This is a post I made at Stephen Lewis’ blog partly disagreeing with his post about Library Access, the Limits of the Web, and the Shelling of Sarajevo. Found from Doc Searls’ blog posted as Findings. I haven’t included many of the conversation I have else where on this site because I was worried about broadening to scope too much, but screw that. Part of the reason I write here is so I can reference my own progress, so I may start including some new areas of interest such as the following.

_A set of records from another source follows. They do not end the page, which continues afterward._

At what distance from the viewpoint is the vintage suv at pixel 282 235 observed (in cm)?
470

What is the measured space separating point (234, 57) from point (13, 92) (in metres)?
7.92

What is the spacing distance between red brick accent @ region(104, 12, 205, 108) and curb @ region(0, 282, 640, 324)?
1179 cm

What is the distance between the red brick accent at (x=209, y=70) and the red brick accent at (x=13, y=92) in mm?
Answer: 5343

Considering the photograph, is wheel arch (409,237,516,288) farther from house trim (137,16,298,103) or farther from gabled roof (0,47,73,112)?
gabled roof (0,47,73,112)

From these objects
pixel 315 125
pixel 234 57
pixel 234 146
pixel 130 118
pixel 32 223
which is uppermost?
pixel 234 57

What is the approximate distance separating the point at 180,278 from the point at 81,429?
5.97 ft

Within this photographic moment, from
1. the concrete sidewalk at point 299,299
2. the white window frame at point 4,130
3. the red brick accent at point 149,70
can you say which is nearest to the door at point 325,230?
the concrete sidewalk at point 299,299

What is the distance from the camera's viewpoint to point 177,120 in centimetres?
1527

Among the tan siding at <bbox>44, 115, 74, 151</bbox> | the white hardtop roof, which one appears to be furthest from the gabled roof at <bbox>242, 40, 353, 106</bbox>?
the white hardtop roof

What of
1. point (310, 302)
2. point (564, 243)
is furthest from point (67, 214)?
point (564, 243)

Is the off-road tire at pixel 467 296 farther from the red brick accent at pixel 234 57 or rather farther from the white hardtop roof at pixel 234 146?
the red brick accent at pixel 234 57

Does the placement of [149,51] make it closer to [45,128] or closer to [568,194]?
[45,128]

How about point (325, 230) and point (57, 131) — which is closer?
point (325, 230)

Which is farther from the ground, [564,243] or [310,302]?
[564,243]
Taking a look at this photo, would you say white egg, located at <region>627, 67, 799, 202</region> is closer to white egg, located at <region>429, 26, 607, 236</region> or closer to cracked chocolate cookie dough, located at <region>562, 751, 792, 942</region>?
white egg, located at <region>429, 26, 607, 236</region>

Excerpt from the Stephen’s original post:

My own take is that while the web might theoretically have the potential of providing more shelf space than all libraries combined, it is quite far from being as well stocked. Indeed, only a small portion of the world’s knowledge is available online. The danger is that as people come to believe that the web is the be-all and end-all source of information, the less they will consult or be willing to pay for the off-line materials that continue to comprise the bulk of the world’s knowledge, intellectual achievement, and cultural heritage. The outcome: the active base of knowledge used by students, experts, and ordinary people will shrink as a limited volume of information, mostly culled from older secondary sources, is recycled and recombined over and again online, leading to an intellectual dark-age of sorts.

My thoughts:

I think you’re undervaluing the new primary sources going up online, and you’re undervaluing the new connections that are possible which parchment can’t compete with like this post I’m making to you. I definitely agree that there is a ton of great knowledge stored up in books and other offline sources, but people solve problems with the information they have, and in many communities – especially rural third world communities, offline sources are just as unreachable, if not more, than online sources. The cost of getting online, though, is far less expensive than getting access to older forms of offline sources, and that’s the greatest threat to modern libraries and offline sources.

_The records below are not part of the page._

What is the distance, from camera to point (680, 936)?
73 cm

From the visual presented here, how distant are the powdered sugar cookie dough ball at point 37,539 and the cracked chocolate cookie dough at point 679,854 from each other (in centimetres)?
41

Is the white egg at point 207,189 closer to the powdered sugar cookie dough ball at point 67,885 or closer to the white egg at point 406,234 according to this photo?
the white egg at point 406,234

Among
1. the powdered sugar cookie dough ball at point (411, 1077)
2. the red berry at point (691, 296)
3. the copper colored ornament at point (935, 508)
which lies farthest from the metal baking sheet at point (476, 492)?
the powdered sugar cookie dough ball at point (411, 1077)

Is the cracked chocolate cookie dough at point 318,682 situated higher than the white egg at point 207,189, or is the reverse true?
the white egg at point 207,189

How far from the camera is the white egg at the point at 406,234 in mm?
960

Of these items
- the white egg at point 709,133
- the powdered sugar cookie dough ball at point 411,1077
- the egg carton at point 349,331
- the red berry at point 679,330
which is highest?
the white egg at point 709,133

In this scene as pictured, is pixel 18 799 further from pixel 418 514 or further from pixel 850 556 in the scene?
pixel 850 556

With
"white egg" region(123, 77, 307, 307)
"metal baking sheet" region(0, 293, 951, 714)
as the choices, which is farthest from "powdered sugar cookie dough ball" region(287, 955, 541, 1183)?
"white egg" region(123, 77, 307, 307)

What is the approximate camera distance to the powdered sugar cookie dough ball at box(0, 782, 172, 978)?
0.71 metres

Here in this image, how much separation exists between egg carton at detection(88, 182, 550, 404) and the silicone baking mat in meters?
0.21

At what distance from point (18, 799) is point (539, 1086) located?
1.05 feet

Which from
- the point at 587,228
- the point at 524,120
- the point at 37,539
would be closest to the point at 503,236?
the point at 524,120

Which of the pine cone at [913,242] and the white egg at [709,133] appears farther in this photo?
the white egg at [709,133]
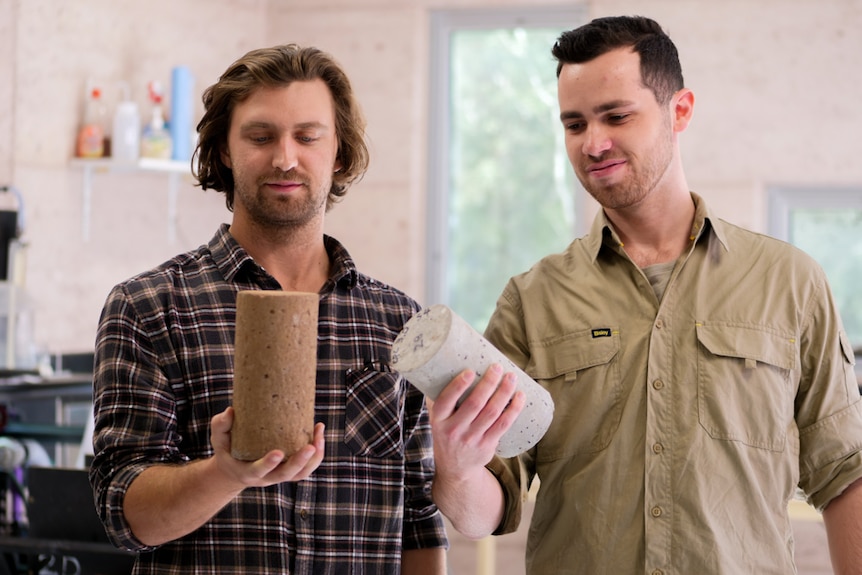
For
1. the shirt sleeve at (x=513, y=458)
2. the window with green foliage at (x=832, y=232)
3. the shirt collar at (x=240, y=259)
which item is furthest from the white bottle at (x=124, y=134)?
the window with green foliage at (x=832, y=232)

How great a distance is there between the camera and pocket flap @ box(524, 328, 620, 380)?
1655mm

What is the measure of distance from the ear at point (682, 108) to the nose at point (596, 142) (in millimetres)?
187

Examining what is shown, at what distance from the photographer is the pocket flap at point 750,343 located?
161 centimetres

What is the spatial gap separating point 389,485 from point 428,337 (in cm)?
39

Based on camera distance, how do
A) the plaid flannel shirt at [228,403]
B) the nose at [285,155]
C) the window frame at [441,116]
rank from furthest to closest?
the window frame at [441,116], the nose at [285,155], the plaid flannel shirt at [228,403]

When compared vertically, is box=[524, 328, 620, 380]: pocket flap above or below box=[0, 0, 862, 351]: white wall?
below

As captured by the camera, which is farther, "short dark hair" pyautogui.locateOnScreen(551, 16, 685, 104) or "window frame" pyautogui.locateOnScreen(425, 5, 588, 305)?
"window frame" pyautogui.locateOnScreen(425, 5, 588, 305)

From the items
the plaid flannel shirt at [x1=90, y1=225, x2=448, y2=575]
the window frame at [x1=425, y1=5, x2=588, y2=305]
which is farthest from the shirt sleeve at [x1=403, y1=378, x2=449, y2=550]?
the window frame at [x1=425, y1=5, x2=588, y2=305]

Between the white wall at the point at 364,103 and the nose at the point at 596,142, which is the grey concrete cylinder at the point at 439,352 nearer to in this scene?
the nose at the point at 596,142

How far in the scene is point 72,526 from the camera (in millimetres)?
2246

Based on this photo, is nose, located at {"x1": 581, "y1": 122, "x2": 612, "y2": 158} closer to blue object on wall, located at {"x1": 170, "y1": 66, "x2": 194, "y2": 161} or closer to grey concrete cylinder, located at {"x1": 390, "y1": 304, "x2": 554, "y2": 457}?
grey concrete cylinder, located at {"x1": 390, "y1": 304, "x2": 554, "y2": 457}

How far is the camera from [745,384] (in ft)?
5.28

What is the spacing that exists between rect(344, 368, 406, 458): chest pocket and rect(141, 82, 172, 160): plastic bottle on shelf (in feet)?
8.29

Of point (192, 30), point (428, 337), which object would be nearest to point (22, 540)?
point (428, 337)
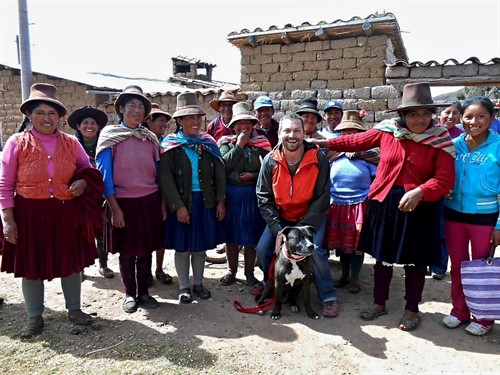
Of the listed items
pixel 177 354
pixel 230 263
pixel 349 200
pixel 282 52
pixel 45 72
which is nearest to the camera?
pixel 177 354

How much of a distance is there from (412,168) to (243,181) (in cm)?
172

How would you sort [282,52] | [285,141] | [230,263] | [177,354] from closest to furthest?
[177,354]
[285,141]
[230,263]
[282,52]

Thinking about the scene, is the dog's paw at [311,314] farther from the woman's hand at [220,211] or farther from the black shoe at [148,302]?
the black shoe at [148,302]

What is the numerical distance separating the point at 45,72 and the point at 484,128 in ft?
35.3

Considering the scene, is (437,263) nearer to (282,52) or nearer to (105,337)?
(105,337)

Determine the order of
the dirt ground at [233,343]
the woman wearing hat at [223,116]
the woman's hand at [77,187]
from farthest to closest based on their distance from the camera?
the woman wearing hat at [223,116], the woman's hand at [77,187], the dirt ground at [233,343]

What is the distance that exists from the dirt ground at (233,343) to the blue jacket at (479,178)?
3.81ft

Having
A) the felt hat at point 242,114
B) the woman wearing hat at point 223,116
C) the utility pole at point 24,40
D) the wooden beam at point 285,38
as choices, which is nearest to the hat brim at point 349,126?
the felt hat at point 242,114

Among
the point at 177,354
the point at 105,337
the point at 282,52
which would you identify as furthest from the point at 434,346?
the point at 282,52

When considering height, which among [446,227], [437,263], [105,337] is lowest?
[105,337]

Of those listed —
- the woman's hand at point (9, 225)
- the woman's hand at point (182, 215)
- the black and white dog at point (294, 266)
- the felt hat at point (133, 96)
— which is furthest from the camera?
the woman's hand at point (182, 215)

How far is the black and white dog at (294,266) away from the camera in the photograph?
345cm

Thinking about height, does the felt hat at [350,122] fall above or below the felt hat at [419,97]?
below

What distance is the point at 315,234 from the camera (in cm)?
379
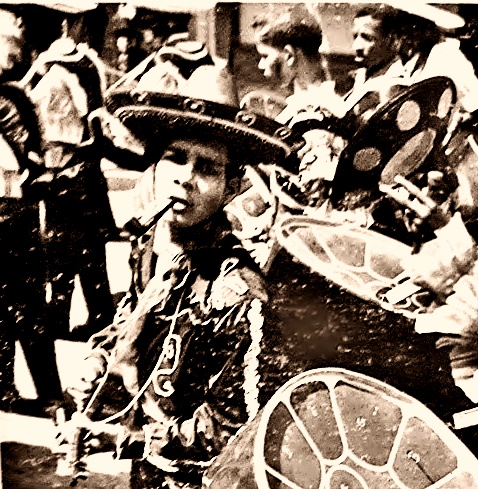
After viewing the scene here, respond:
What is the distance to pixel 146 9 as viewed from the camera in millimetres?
1576

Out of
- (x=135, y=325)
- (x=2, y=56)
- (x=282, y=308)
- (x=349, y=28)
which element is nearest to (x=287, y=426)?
(x=282, y=308)

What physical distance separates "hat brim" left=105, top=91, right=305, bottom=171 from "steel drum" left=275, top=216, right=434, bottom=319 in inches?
6.1

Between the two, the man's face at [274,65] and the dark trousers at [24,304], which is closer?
the man's face at [274,65]

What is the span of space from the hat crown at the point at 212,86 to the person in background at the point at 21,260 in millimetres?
391

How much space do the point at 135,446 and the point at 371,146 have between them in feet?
2.98

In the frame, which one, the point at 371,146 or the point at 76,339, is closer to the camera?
the point at 371,146

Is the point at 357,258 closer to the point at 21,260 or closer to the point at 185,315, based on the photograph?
the point at 185,315

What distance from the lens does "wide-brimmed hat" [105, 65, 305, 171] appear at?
5.19 feet

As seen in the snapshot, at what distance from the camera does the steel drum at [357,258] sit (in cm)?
159

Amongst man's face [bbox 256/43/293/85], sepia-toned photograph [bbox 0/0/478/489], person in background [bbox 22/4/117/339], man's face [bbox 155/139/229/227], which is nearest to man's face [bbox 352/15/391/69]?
sepia-toned photograph [bbox 0/0/478/489]

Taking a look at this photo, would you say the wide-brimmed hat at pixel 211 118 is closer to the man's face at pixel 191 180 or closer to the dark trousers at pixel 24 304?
the man's face at pixel 191 180

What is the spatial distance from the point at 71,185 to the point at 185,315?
1.35 ft

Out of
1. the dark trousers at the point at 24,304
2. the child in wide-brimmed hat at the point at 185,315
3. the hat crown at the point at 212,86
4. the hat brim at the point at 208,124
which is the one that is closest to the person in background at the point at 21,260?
the dark trousers at the point at 24,304

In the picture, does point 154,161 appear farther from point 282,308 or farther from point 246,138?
point 282,308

Cost alone will drive as much information as possible online – not the cost of moving established information necessarily, but the cost of new information, especially considering poorer communities entering the mix. Some information may have to be “re-invented” if it isn’t already online, and that’s ashame. However, connection and interaction are the real drivers of knowledge, and knowledge is far most valuable than information.

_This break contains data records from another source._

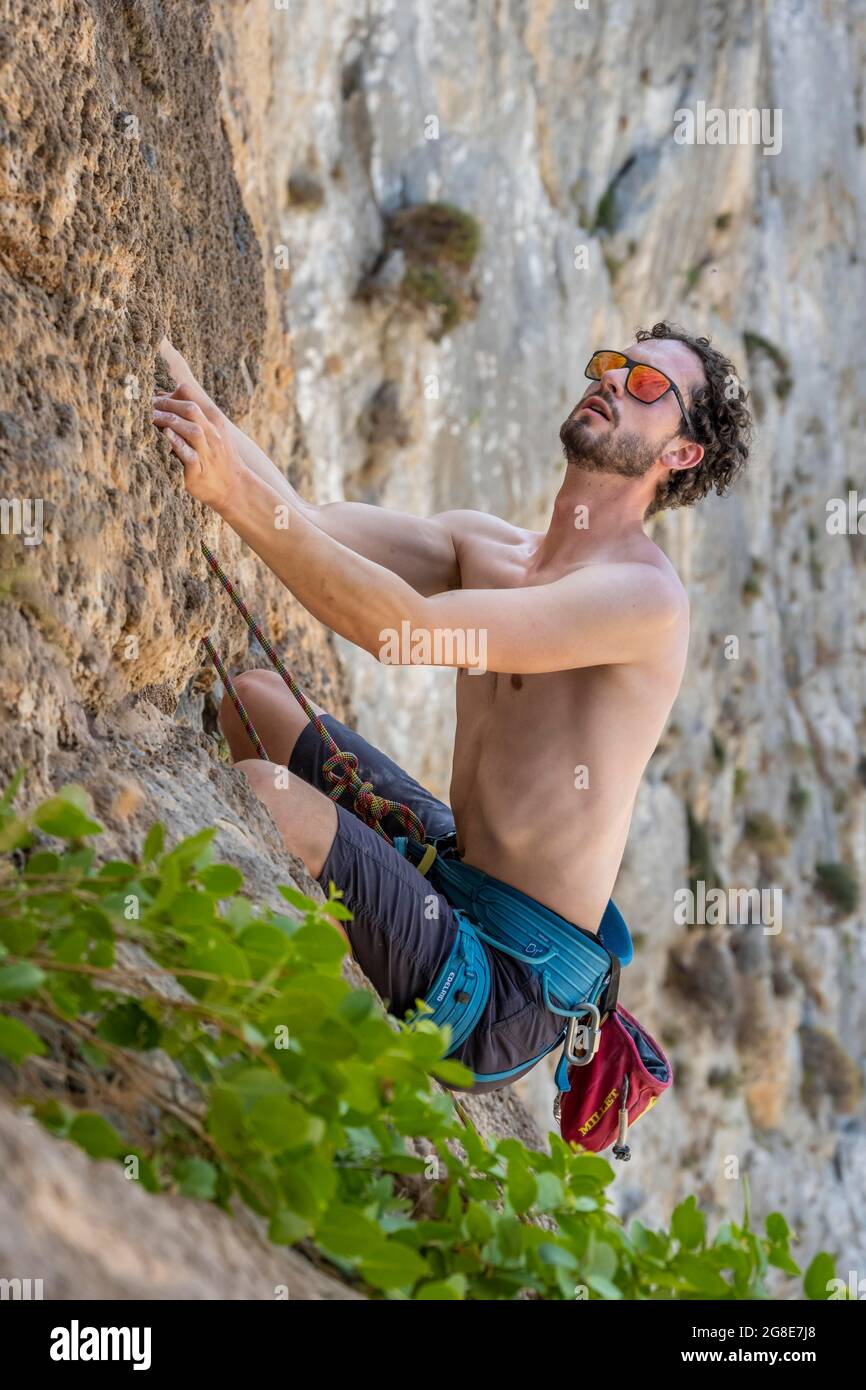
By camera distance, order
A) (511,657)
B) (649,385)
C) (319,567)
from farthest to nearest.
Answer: (649,385)
(511,657)
(319,567)

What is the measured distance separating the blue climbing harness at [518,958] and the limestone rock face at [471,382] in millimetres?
440

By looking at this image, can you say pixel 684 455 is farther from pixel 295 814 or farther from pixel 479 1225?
pixel 479 1225

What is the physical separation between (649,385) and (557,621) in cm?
80

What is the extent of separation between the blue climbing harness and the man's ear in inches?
41.1

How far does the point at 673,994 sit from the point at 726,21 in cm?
1237

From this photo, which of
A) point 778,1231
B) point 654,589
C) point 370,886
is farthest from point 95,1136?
point 654,589

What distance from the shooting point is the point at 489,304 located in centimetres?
1218

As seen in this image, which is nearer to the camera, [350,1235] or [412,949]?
[350,1235]

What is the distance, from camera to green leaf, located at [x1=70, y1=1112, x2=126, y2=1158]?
1024mm

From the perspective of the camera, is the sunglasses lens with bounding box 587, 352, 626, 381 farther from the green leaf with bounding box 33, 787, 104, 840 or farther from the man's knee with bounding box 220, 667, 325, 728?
the green leaf with bounding box 33, 787, 104, 840

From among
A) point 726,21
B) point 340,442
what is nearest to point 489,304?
point 340,442

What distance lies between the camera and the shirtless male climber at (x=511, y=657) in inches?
86.8

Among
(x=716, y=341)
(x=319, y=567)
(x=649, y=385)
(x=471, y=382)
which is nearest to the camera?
(x=319, y=567)

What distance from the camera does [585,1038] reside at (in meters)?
2.78
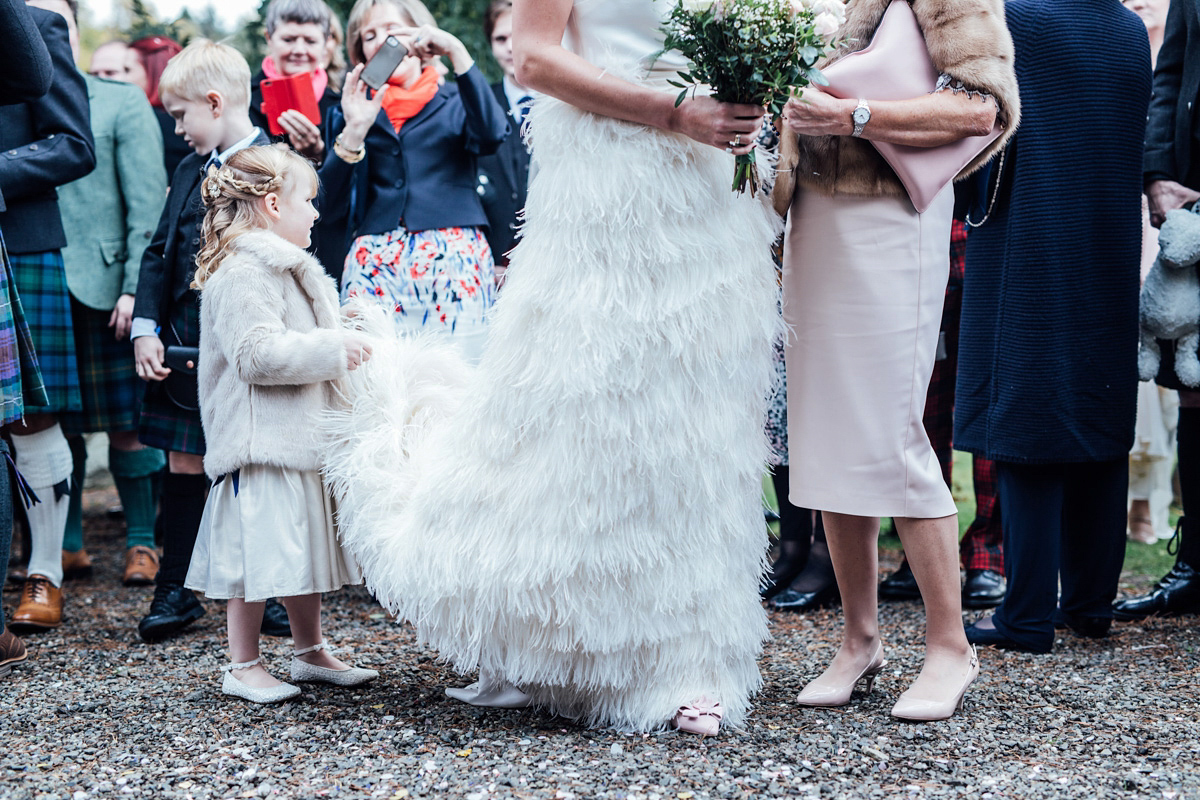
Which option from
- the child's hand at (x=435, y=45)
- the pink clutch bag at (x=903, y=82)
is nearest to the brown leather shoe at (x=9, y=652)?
the child's hand at (x=435, y=45)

Those are two attributes, connection and interaction, are almost inherent in the internet, and yet those two are precisely lacking in offline sources (without already being in an academic environment at least). Frankly, considering the greater communities at large, it is almost the imperative of the modern library to move online and get established sources up. Otherwise, the greater communities at large are likely to pay the price of re-discovering already discovered information and re-inventing already invented ideas, and libraries risk becoming disconnected from those communities for their lack of relevance. That will be the true dark age of our day, and honestly, it’s one that already exists in rural and third world communities.

Still, knowledge will spread and knowledge prospers best in an environment of connection and interaction. As long as the internet is the best environment for that it will be the inevitable destination of those seeking knowledge and progress along with those looking to spread new information and understanding.